_Given information_:
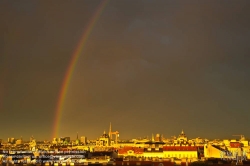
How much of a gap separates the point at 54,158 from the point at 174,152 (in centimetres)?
3967

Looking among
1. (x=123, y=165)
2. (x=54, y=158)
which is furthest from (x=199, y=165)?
(x=54, y=158)

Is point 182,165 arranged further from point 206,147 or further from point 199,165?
point 206,147

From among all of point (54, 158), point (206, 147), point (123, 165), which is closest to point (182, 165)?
point (123, 165)

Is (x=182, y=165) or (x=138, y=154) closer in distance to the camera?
(x=182, y=165)

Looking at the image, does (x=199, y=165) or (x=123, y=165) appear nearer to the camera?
(x=123, y=165)

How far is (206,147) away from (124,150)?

_What is asked_:
Ignore the images and quote every line of the listing exactly.

_Solution to this exercise_:
How much of a gap separates the point at 54,158 from the point at 174,152 (in centimetres)?
3967

Looking among
1. (x=123, y=165)
2. (x=54, y=158)
which is furthest from (x=199, y=165)?
(x=54, y=158)

Is point 182,165 arranged further from point 206,147 or further from point 199,165?
point 206,147

From among all of point (54, 158), point (206, 147), point (123, 165), which is closest to point (182, 165)?
point (123, 165)

Is (x=182, y=165) or (x=138, y=154) closer in distance to the camera?
(x=182, y=165)

Looking at the image, does (x=199, y=165) or (x=123, y=165) appear nearer to the camera?
(x=123, y=165)

How far is (206,147) away from (124,150)?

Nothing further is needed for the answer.